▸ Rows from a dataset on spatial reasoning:
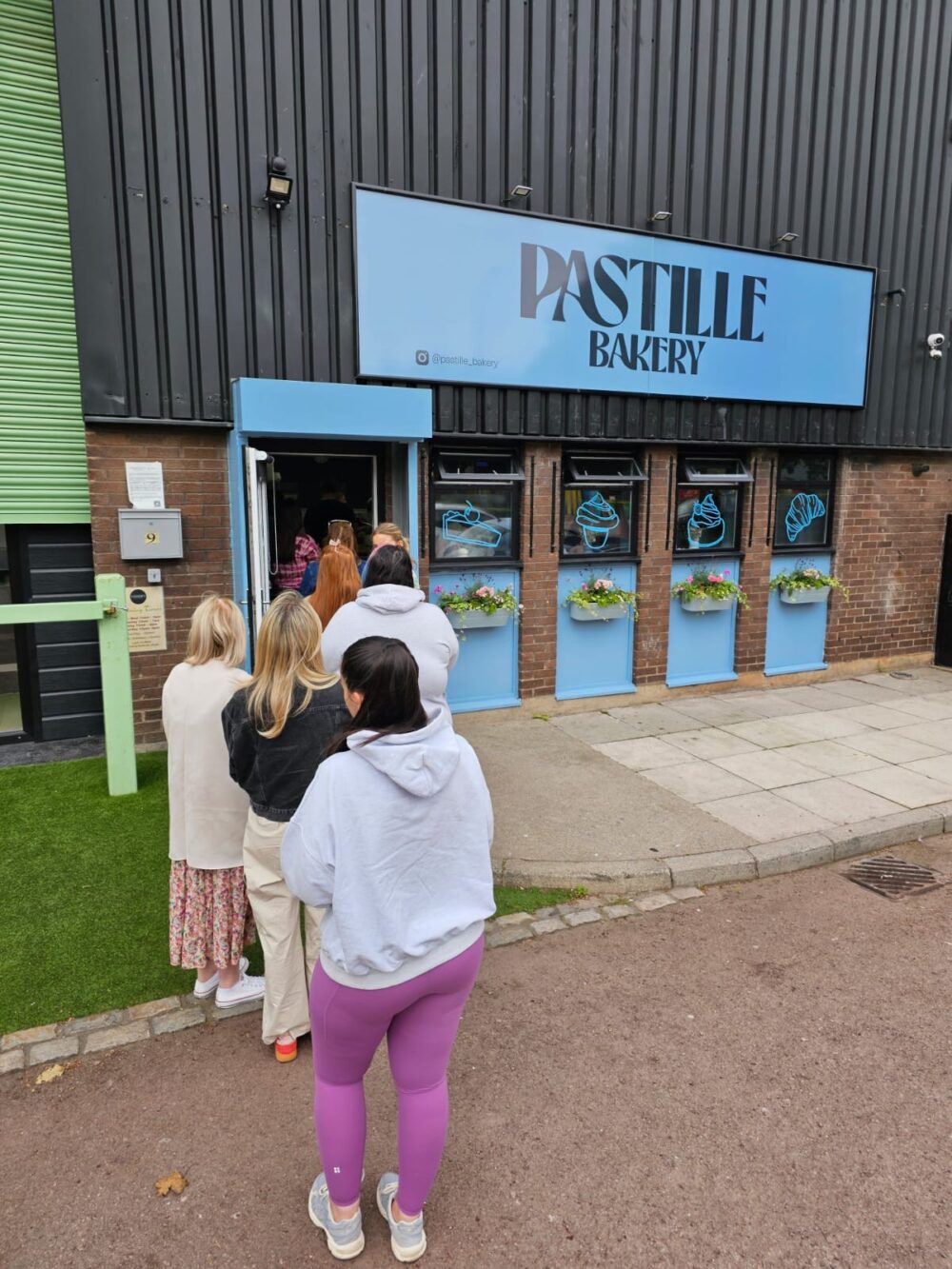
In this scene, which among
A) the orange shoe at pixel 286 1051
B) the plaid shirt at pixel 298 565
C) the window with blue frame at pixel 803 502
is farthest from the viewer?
the window with blue frame at pixel 803 502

▸ What you should do: Reproduce the text of the records above word for word, omitting the pictures.

▸ Solution:
In this scene, which among
A) the orange shoe at pixel 286 1051
B) the plaid shirt at pixel 298 565
C) the window with blue frame at pixel 803 502
is farthest from the viewer?
the window with blue frame at pixel 803 502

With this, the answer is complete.